(contd from Part 1)
MANIFESTATION IN CURRENT CURRICULUM
“Pakistani textbooks have preached falsehoods, hatred and bigotry. They have constructed most non-Muslims, especially Hindus, as evil and primordial enemies, glorified military dictatorships and omitted references to our great betrayal of the Bengali brothers and sisters who were the founders and owners of the Pakistan movement. It is time to correct these wrongs.”
The understanding and subsequent implementation of such directions was aimed at promoting a particular worldview in the minds of the children during their formative years, so as to enable the nation to progress on its chosen path. The path chosen was clear – towards more Islamization. It has manifested itself in various forms, with attendant effects on the state of the society today. Some of these are discussed in succeeding paragraphs.

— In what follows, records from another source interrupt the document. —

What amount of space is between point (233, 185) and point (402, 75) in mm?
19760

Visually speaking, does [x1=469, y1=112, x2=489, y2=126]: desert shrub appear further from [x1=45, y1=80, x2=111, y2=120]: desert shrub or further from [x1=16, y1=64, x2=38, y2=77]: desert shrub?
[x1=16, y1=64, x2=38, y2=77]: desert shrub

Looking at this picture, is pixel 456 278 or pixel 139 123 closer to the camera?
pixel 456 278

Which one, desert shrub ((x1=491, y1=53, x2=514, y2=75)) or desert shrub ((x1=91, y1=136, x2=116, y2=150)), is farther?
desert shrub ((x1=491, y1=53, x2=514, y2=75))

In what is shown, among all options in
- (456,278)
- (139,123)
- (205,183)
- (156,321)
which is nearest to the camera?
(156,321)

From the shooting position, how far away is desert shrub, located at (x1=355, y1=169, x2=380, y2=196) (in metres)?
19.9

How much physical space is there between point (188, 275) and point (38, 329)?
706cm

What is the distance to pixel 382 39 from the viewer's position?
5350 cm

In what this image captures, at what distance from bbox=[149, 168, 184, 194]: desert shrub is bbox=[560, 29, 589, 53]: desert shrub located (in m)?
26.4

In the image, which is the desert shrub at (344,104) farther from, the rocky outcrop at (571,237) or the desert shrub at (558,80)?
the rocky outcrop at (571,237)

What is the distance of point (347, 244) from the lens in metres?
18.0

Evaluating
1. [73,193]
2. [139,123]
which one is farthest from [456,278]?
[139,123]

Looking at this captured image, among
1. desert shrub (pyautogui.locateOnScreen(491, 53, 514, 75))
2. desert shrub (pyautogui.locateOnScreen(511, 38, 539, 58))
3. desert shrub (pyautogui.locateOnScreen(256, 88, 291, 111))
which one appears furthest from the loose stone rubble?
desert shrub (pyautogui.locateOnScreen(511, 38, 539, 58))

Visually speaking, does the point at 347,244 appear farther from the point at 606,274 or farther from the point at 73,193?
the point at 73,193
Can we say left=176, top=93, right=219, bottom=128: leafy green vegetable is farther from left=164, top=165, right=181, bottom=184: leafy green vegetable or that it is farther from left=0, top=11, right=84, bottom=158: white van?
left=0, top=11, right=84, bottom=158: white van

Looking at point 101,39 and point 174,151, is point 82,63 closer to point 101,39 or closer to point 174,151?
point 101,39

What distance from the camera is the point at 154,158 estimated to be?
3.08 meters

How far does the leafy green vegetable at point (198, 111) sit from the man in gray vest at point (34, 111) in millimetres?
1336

Lack of Sensitivity to Religious Diversity of the Country
In his first speech to the Constituent Assembly of Pakistan, MA Jinnah said, “You are free; you are free to go to your temples, you are free to go to your mosques or to any other place or worship in this State of Pakistan. You may belong to any religion or caste or creed — that has nothing to do with the business of the State.” With this statement, he promised a more or less secular country with a population that was majorly Muslim. As a result of this demography, culture and life of the majority found similar echoes in the early school curriculum. However, with the govt mandated process of Islamization of the 80s, curriculum underwent a redesign, depicting a monolithic image of Pakistan as an Islamic Republic, with little or no understanding of the ways of life of religious minorities / minority sects within Islam. This is buttressed by the fact that the following basic principle occurs repeatedly in Pakistani curriculum policy documents:-
“In the teaching material, no concept of separation between the worldly and
the religious be given; rather all the material be presented from the Islamic
point of view.”
Following four themes emerge prominently in curricula in Pakistani school textbooks:-
(1) Pakistan is for Muslims Alone. The processes wherein Pakistani and Muslim identities are merged together commences quite early. An objective of the National Early Childhood Education curriculum, 2002 is “to nurture in children a sense of Islamic identity and pride in being Pakistani” However, there is no mention of what is required to be taught to non Muslim students. Even ostensibly non-religious textbooks contain significant Islamic content, and they are used by Muslim and non-Muslim children alike. For example, in grade 3, 4, 5 and 6, Urdu-language social studies textbooks used in all the four provinces, lessons with Islamic content comprise about one-quarter of the total. Religious minorities are often portrayed as inferior or second-class citizens who have been granted limited rights and privileges by generous Pakistani Muslims, for which they should be grateful, and to whom religious minorities should be subservient. The contributions of religious minorities towards the formation, development, and protection of Pakistan are also largely absent from the curriculum.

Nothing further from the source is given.